The latest prominent example of censorship was Google’s demand that The Federalist and ZeroHedge websites shut down their public comments section, which included views disagreeable to Google, including about Black Lives Matter. Refusal would result in Google banning the sites from its advertising platform.

“Comments” from website readers often are very objectionable, but are not those of the host organization. Since Google dominates web advertising, the sites were in a financially vulnerable position to obey. In fact, Google dropped ZeroHedge while The Federalist complied for the time being by removing its public comments.

YouTube last April removed videos of two doctors who challenged the efficacy of economic shutdowns to mitigate the spread of the coronavirus – a challenge that has held up. Google still deemed their views unworthy of public consideration. Facebook, to its credit, retained the videos, yet imposes its own censorship, such as removing certain campaign ads and blocking organizing efforts to protest Covid lockdowns.

Big Tech censorship has become so commonplace, it’s passed the point of shocking. Google, YouTube and Twitter are deleting messaging with which they disagree under the canopy of “hate speech” or “misinformation,” which can be highly subjective. Hate speech is indefensible, but how long before that label is used to silence mere political viewpoints, religious doctrine or scientific findings that depart from Big Tech’s orthodoxy? Answer: it already is occurring.

The late Supreme Court Justice William O. Douglas, a staunch liberal and free speech advocate, famously wrote in the majority opinion in Terminello v. Chicago (1949):

[A] function of free speech under our system of government is to invite dispute. It may indeed best serve its high purpose when it induces a condition of unrest, creates dissatisfaction with conditions as they are, or even stirs people to anger. Speech is often provocative and challenging.

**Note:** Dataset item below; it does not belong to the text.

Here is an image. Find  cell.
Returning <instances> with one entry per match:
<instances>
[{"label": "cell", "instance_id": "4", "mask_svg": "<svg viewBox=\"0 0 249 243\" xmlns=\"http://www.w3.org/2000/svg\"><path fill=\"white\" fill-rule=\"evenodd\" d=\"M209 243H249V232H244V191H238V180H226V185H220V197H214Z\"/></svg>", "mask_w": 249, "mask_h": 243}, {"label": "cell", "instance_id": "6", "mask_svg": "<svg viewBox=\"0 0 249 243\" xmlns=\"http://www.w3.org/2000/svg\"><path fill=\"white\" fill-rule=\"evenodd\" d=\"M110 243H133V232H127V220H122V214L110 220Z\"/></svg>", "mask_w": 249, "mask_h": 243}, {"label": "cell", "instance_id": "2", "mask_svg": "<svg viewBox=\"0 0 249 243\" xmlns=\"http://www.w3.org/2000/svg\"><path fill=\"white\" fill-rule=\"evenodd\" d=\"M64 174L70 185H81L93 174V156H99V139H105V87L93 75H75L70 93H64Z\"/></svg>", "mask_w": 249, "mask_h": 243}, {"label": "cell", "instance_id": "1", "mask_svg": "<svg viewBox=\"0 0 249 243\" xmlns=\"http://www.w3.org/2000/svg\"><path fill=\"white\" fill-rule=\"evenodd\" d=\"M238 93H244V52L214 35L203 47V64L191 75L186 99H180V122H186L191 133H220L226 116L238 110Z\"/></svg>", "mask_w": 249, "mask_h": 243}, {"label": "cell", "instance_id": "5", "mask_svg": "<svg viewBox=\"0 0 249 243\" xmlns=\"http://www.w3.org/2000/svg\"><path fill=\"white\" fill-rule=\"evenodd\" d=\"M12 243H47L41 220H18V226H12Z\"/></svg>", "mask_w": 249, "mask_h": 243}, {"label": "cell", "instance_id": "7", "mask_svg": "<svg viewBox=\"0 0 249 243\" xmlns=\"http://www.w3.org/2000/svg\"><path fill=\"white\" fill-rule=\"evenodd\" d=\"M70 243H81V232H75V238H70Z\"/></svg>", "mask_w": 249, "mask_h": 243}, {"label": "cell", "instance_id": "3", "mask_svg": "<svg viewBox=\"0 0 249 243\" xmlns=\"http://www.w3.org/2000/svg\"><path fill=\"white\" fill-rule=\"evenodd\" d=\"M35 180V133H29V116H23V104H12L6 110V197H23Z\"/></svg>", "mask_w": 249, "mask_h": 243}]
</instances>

Arthur Terminello, the defendant, made a controversial speech that included bigoted statements against Jewish people. Justice Douglas was not agreeing with him; rather, he affirmed his First Amendment rights as the court overturned Chicago’s “breach of peace” ordinance that banned certain speech.

Censorship should be no less permissible when a monopolistic private company in cyberspace imposes it (rather than a government entity), even as it enjoys legal immunity for posting any content.  The weapon against hate speech should not be the slippery slope of censorship, which has inchoate boundaries, but more speech to counteract and overwhelm falsehoods and bigotry.

It’s bad enough for a prominent newspaper media outlet like the New York Times to rule out publishing an issue objectionable to its snowflake reporters. But, the Times is not a media monopoly; there are oodles of other options to access news and opinion. As a news junkie, I long ago expunged the Times from my snack bowl.

Big Tech companies are a different matter. Google’s latest power play to threaten websites provides another red flag. It’s time it got the Standard Oil treatment.

Will the government break Google’s monopoly, or eliminate its immunity from lawsuits for posted content? The Department of Justice and state attorneys general are reviewing the possibly. Meanwhile, Google is playing for keeps in the political sandbox as Congress members of both political parties defend the company.

If any entity, a government or monopolistic private company, can abridge First Amendment rights of citizens or organizations and nothing is done to stop it, the Constitution itself becomes a dead letter, an abstraction. Then it gets more ugly, especially if you’re on the “wrong” side of the passions of the moment.